Advents-Verlosung: Das 22. Fensterchen

Am 7. März 2025 feiert der erste Teil von Tobias Kratzers Strauss-Trilogie ARABELLA im Rahmen unserer „Richard Strauss im März“-Wochen seine Wiederaufnahme mit u. a. Jennifer Davis als Arabella, Heidi Stober als Zdenka/Zdenko, Thomas Johannes Mayer als Mandryka, Daniel O'Hearn als Matteo und wie in der Premierenserie mit Doris Soffel und Albert Pesendorfer als Ehepaar Waldner. Heute verlosen wir unsere DVD, die erst ab 14. Februar 2025 überhaupt im Handel erhältlich sein wird. Wir danken NAXOS aufs Herzlichste dafür, dass wir die ganz besondere Möglichkeit wahrnehmen dürfen, für Sie beinahe acht Wochen vor dem offiziellen Verkaufsstart ARABELLA in unseren Los-Topf zu geben.
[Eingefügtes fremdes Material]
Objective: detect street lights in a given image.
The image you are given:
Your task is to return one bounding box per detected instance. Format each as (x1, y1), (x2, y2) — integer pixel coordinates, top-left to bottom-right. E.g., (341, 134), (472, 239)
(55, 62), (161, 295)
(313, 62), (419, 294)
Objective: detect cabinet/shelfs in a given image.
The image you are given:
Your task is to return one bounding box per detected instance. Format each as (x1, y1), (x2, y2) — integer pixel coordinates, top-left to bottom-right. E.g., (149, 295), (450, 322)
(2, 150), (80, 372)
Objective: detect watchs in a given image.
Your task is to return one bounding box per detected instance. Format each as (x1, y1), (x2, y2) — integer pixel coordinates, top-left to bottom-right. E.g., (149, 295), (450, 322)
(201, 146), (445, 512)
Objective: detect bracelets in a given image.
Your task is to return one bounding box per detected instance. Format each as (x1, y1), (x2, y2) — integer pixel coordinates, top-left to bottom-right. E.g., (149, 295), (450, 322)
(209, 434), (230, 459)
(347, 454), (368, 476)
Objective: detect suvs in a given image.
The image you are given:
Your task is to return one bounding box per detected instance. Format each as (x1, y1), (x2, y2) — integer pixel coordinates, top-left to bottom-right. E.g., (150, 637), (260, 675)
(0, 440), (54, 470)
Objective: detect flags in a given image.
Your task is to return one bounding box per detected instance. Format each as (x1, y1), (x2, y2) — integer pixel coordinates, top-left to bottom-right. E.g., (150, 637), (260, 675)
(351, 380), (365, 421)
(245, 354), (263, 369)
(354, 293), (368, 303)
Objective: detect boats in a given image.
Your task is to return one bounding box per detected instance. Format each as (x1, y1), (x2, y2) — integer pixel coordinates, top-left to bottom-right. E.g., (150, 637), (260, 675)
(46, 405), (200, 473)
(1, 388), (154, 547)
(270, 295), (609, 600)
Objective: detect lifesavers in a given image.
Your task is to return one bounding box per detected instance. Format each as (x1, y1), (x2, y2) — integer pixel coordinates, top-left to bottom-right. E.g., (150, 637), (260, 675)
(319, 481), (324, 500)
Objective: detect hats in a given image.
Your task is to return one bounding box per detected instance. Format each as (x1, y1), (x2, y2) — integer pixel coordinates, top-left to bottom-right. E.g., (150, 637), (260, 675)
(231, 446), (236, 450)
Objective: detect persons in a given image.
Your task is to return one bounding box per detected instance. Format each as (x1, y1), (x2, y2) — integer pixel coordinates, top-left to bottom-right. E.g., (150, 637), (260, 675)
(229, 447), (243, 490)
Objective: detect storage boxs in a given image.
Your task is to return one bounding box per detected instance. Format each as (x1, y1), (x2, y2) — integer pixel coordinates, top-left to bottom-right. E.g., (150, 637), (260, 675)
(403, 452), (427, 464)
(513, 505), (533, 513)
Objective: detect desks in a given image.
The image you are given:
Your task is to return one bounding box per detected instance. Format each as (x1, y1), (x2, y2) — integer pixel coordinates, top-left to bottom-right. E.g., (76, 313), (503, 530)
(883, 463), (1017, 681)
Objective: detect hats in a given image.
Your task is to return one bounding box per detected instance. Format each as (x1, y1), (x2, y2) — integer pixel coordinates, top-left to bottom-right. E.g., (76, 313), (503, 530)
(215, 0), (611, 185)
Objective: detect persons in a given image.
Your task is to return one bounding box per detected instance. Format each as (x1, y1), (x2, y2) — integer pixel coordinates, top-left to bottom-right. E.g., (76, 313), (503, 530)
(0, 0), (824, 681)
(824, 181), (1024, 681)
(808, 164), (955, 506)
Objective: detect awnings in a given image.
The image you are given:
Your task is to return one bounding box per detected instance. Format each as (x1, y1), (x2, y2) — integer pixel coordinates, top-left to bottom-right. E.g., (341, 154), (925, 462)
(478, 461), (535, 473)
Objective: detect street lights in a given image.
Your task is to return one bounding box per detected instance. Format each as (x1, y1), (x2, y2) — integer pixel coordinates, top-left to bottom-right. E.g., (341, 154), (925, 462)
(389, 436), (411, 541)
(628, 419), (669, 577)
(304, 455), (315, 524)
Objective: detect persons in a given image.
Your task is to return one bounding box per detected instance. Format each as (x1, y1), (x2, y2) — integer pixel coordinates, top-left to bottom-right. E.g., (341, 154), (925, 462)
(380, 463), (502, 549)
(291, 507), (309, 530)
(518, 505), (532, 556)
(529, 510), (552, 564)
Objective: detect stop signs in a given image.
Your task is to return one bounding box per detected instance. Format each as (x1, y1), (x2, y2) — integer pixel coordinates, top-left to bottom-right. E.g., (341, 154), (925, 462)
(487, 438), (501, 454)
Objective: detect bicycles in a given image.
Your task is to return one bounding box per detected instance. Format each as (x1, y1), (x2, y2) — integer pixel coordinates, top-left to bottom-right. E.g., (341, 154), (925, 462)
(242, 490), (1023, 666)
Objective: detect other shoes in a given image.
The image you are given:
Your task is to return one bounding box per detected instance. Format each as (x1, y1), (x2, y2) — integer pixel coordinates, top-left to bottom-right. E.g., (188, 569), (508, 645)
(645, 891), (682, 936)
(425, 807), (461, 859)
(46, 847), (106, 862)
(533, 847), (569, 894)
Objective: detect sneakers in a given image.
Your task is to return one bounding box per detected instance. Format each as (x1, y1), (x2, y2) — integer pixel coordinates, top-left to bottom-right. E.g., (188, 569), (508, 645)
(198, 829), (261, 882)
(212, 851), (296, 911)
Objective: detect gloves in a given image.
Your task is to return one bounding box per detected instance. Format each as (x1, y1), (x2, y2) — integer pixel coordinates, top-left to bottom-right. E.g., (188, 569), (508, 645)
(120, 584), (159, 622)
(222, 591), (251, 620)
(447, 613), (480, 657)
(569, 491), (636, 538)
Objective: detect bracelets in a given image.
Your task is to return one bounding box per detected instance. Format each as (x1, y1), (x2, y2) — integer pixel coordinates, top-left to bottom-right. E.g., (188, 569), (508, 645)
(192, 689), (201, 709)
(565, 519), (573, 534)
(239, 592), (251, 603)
Im heutigen Adventskalender-Fensterchen verlosen wir 2 Mal eine DVD von ARABELLA – eine lyrische Komödie in drei Aufzügen von Richard Strauss und Hugo von Hofmannsthal. Wenn Sie eine der zwei DVDs gewinnen möchten, schreiben Sie bitte heute eine E-Mail mit dem Betreff „Das 22. Fensterchen“ an advent@deutscheoperberlin.de.

Wien, um 1860. Der verarmte Graf Waldner lebt mit seiner Familie in einem Wiener Hotel. Der einzige Ausweg aus seiner prekären Lage ist eine reiche Heirat für eine seiner beiden Töchter. Doch reichen die Mittel der Familie nur, um die ältere der beiden, Arabella, standesgemäß zu präsentieren. Damit die finanzielle Notlage der Familie nicht auffällt, wird Zdenka, die jüngere Schwester, als Junge verkleidet. Zwar interessieren sich etliche Männer für Arabella, doch sie ist entschlossen, solange zu wartet, bis „der Richtige“ für sie auftaucht. Als der reiche Provinzadlige Mandryka erscheint, fühlen beide auf Anhieb, dass sie füreinander bestimmt sind. Arabella bittet sich lediglich aus, auf dem anstehenden Faschingsball ihren Junggesellinnen-Abschied feiern zu dürfen. Auf dem Ball verabschiedet sich Arabella von ihren Verehrern. Dort ist auch der junge Offizier Matteo, in den Zdenka heimlich verliebt ist und mit dem sie unter dem Deckmantel ihrer Verkleidung als Junge eine Freundschaft geknüpft hat. Matteo jedoch begehrt Arabella und ist verzweifelt, als er die Hoffnungslosigkeit seiner Liebe erkennt. Zdenka fasst einen Plan: Sie fingiert einen Brief Arabellas, in dem sie Matteo eine gemeinsame Liebesnacht verspricht. Doch stattdessen will sie selbst im Dunkel des Hotelzimmers auf ihn warten. Mandryka erfährt von Arabellas angeblicher Untreue und begibt sich mit den Ballgästen ins Hotel, um Arabella in flagranti zu überraschen. Die nichtsahnende Arabella ist von Mandrykas Misstrauen zunächst tief gekränkt. Doch als sich die Verwechslung klärt, verzeiht sie ihm. Die beiden werden ein Paar, ebenso wie Zdenka und Matteo.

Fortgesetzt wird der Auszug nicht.